## Task description
Can you quote exactly the stretch of lines from the one with "As evidenced by" through the final line of the material, both ends included?

>> BEGIN Material provided

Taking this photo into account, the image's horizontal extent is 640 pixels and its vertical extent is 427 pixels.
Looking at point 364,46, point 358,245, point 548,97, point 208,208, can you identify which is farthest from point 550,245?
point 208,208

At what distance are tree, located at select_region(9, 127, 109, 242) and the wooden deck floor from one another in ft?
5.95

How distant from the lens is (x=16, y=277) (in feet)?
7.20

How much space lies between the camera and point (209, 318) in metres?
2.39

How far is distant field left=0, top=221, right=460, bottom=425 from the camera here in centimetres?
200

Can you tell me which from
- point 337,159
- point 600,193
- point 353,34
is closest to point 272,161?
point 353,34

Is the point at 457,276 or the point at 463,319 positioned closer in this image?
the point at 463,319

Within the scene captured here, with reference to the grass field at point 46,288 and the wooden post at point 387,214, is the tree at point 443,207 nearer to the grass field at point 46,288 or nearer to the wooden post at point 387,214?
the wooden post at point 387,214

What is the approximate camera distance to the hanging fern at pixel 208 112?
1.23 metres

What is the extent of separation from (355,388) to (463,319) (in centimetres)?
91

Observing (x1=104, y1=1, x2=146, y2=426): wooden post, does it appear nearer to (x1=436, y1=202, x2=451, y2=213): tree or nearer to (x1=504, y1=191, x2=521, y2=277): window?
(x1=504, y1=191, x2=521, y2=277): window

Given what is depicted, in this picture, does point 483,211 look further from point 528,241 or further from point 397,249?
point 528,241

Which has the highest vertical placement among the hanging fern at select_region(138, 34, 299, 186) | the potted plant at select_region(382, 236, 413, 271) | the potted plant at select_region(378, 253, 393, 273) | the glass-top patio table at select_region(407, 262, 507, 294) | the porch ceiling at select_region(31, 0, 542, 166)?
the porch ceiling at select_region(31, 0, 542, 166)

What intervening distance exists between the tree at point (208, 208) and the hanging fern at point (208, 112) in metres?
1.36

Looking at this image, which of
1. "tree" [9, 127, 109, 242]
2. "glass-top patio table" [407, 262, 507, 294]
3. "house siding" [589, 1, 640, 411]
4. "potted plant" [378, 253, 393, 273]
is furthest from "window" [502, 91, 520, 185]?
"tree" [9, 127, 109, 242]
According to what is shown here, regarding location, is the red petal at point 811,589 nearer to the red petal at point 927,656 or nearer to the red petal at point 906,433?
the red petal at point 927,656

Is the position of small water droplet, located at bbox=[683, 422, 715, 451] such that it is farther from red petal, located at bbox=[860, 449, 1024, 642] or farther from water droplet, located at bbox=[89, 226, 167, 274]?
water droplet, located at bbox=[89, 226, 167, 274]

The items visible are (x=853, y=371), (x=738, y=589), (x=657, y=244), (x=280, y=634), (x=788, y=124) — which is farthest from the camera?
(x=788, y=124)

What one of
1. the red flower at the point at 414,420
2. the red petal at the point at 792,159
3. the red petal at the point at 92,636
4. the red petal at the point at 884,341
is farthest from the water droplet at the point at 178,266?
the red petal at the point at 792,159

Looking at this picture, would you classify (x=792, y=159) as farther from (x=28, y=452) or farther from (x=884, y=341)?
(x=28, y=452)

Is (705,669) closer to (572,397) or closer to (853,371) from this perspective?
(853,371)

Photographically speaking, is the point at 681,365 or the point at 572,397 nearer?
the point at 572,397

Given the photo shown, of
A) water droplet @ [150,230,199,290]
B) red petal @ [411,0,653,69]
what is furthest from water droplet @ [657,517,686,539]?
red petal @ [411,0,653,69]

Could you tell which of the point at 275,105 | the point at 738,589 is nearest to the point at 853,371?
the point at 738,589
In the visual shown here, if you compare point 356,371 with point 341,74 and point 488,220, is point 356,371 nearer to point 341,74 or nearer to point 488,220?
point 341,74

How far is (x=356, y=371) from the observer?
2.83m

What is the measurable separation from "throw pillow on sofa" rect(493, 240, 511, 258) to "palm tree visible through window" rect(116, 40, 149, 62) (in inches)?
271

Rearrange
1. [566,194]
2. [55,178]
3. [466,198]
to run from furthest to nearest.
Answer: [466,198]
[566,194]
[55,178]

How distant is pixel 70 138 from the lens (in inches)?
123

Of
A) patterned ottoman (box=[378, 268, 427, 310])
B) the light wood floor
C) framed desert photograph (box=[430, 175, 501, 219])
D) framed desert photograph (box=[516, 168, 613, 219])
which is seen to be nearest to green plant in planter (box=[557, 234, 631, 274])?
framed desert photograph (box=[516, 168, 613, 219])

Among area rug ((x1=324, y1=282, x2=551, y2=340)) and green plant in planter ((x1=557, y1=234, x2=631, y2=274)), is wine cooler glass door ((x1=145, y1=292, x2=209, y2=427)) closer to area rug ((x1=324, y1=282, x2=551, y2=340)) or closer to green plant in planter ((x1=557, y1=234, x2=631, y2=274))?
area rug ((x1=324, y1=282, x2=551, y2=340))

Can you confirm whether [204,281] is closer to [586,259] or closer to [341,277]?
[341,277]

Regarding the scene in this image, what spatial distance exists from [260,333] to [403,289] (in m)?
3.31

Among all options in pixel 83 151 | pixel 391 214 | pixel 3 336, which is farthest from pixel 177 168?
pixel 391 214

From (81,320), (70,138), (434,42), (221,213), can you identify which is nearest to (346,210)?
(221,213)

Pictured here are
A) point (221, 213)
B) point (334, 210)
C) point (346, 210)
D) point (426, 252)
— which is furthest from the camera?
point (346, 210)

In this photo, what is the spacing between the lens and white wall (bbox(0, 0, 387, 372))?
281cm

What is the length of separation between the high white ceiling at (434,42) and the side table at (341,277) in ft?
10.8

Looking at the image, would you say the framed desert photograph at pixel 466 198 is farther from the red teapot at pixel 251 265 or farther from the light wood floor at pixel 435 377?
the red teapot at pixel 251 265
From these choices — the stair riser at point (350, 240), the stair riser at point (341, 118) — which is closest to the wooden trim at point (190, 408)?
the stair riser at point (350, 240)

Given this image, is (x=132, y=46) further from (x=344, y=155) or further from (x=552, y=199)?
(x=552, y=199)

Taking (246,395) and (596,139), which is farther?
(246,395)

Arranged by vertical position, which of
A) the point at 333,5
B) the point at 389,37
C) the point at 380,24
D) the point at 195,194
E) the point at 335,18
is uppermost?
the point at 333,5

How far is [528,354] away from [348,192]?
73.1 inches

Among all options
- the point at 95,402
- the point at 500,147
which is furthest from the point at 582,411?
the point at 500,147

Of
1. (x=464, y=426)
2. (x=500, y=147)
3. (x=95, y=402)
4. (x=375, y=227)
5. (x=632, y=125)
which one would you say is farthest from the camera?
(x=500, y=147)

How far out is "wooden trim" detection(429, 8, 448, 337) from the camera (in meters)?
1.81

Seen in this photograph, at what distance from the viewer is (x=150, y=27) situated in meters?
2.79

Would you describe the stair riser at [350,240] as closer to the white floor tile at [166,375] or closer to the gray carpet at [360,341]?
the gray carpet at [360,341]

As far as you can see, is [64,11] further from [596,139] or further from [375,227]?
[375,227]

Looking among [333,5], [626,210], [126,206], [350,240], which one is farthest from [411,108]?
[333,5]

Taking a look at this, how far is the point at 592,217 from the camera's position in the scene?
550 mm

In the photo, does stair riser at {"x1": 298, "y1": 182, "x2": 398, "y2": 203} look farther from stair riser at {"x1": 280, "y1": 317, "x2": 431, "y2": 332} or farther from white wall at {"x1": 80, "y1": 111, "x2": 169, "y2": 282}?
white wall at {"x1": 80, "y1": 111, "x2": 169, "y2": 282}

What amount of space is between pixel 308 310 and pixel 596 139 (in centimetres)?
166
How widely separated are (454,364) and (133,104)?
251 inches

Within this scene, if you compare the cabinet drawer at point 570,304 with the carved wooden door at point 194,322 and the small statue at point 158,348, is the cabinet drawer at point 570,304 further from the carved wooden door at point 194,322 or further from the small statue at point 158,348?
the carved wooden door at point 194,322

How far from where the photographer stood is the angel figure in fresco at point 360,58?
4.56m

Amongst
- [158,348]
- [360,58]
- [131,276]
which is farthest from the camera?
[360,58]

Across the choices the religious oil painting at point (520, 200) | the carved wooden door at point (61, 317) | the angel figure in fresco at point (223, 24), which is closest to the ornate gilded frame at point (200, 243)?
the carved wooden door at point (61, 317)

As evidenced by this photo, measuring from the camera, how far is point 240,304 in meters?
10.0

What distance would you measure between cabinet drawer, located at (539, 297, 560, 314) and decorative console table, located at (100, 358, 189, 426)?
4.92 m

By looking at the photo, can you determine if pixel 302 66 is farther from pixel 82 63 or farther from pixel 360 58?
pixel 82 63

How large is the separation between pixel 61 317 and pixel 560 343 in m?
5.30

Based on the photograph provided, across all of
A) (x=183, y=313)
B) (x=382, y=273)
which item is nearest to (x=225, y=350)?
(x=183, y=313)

>> END Material provided

## Response to the task
As evidenced by this photo, measuring from the camera, how far is point 240,304 in meters?
10.0

What distance would you measure between cabinet drawer, located at (539, 297, 560, 314) and decorative console table, located at (100, 358, 189, 426)?
4.92 m

By looking at the photo, can you determine if pixel 302 66 is farther from pixel 82 63 or farther from pixel 360 58?
pixel 82 63

How large is the separation between pixel 61 317 and pixel 560 343 in m?
5.30

Based on the photograph provided, across all of
A) (x=183, y=313)
B) (x=382, y=273)
which item is nearest to (x=225, y=350)?
(x=183, y=313)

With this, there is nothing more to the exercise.